Neben mir in meiner Räucherschale verraucht das soeben gesammelte Fichtenharz aus dem Wald. Welch herrlicher Harzduft liegt in der Luft. Eine geweihte Kerze brennt während ich schreibe. Ich liebe das Räuchern. Ich liebe Kerzen. Ich liebe den Wald und ich liebe Rituale.

 

Und so ergab es sich heute per Zufall, dass ich zu einem einfachen und dennoch schönen Lichtmess-Ritual gefunden habe. Es ist Ende Jänner, meine Gedanken kreisen um das keltische Jahreskreis Fest Imbolc, die Kirche nennt es Lichtmess. Auch wenn das eigentliche Fest erst am 1./2. Februar stattfindet, so kann man die Grundenergie bereits davor und noch danach wahrnehmen.

 

Ich machte mich auf zu einem Waldspaziergang mit meiner Australien Shepherd Hündin. Kurz davor erreicht mich der Impuls, eine Stabkerze einzustecken und im Wald anzuzünden. Mit der brennenden Kerze in der Hand spazierte ich also den ganzen Weg, eineinhalb Stunden, in einem meditativen Tempo durch den Wald. Ich spürte die Präsenz der Fichten und ließ mir von ihnen Fichtenharz schenken, welches nun in meiner Räucherschale verbrennt.

 

Ich platzierte die Kerze an geheimen Plätzen am Fuß mancher Bäume, die sich mir zwischen den Schneehaufen zeigten. Vielleicht offenbarten sie den Eingang zu kleinen Höhlen für Naturgeister?
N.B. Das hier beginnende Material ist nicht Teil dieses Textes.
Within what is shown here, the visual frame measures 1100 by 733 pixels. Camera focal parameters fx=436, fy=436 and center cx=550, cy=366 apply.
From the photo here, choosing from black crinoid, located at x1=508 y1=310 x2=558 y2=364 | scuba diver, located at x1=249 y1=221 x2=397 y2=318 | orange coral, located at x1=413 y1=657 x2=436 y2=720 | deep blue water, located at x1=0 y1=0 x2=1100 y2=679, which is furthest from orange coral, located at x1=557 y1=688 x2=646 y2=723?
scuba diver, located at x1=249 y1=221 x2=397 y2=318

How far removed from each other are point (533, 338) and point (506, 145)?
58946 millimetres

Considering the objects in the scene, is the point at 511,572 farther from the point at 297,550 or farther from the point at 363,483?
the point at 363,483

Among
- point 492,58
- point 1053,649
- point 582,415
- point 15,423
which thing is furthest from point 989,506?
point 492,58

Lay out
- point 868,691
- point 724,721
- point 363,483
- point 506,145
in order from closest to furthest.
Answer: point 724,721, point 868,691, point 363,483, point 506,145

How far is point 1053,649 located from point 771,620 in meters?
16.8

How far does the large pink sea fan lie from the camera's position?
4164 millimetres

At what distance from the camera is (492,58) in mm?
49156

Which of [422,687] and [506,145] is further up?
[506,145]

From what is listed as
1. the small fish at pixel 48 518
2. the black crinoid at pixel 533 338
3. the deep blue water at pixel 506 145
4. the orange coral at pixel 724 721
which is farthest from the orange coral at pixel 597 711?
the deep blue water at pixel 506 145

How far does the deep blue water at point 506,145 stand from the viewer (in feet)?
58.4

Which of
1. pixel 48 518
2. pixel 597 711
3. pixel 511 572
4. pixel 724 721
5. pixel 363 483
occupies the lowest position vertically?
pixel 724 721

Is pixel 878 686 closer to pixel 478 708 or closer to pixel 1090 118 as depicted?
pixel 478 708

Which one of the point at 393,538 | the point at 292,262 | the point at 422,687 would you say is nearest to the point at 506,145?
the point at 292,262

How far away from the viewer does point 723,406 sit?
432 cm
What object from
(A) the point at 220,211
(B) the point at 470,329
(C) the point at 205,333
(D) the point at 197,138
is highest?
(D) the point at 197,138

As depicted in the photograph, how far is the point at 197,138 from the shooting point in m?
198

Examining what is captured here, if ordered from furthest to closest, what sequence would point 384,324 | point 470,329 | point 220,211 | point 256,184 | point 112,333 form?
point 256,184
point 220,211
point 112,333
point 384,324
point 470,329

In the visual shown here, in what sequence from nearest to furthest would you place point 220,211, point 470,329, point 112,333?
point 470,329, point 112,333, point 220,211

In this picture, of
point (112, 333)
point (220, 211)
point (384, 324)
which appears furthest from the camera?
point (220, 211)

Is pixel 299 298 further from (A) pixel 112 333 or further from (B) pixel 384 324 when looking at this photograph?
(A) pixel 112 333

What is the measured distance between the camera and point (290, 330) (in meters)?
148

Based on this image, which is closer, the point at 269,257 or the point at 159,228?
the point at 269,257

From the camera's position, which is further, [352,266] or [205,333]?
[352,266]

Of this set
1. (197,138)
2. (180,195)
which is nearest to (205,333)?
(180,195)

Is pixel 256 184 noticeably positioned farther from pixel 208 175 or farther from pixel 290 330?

Ich verweilte an Lichtungen, die sich mir anboten als Platz zum Innehalten und Lauschen der Geräusche der Natur. Neben dem Rauschen eines Baches waren da die ersten Vogelgeräusche, die an den Frühling erinnern.

 

Mir kamen unter anderem Elster, Rabenvogel und Meise unter. Doch die wohl beeindruckendste Vogelbegegnung war ein Specht. Man kann wirklich von einem himmlischen Zufall sprechen, denn genau von dieser einen Fichte habe ich etwas Harz genommen. Ich bin mir sicher, ich hätte das dumpfe weit entfernte Klopfen an der Rinde nicht wahrgenommen, wäre ich nicht länger am Fuß dieses Baumes verweilt. In der Baumkrone entdeckte ich das kleine klopfende Tier schließlich.

 

Beim Blick nach oben zur einsetzenden Dämmerung offenbarte sich mir das Leuchten des Mondes. Dazu der Lichterschein meiner Kerze. Meine Kerze fühlte sich in diesem Moment gesegnet an. Vom Licht des Mondes, von den Bäumen und Geschöpfen des Waldes. In alten Zeiten wurde zu Lichtmess in der Lichtermesse der Kerzenvorrat für das gesamte Jahr geweiht. Wenn man möchte, findet man diesen Segen mit einer reinen und lichtvollen Absicht auch in der Natur. Das Thema von Imbolc ist das Segnen des Neuen und das Verabschieden des Alten. Hierfür bietet sich tatsächlich das Räuchern von Fichtenharz an.

 

Öffnet man seine Sinne für einen bewussten Spaziergang, erfährt man so manch schöne Sinneseindrücke.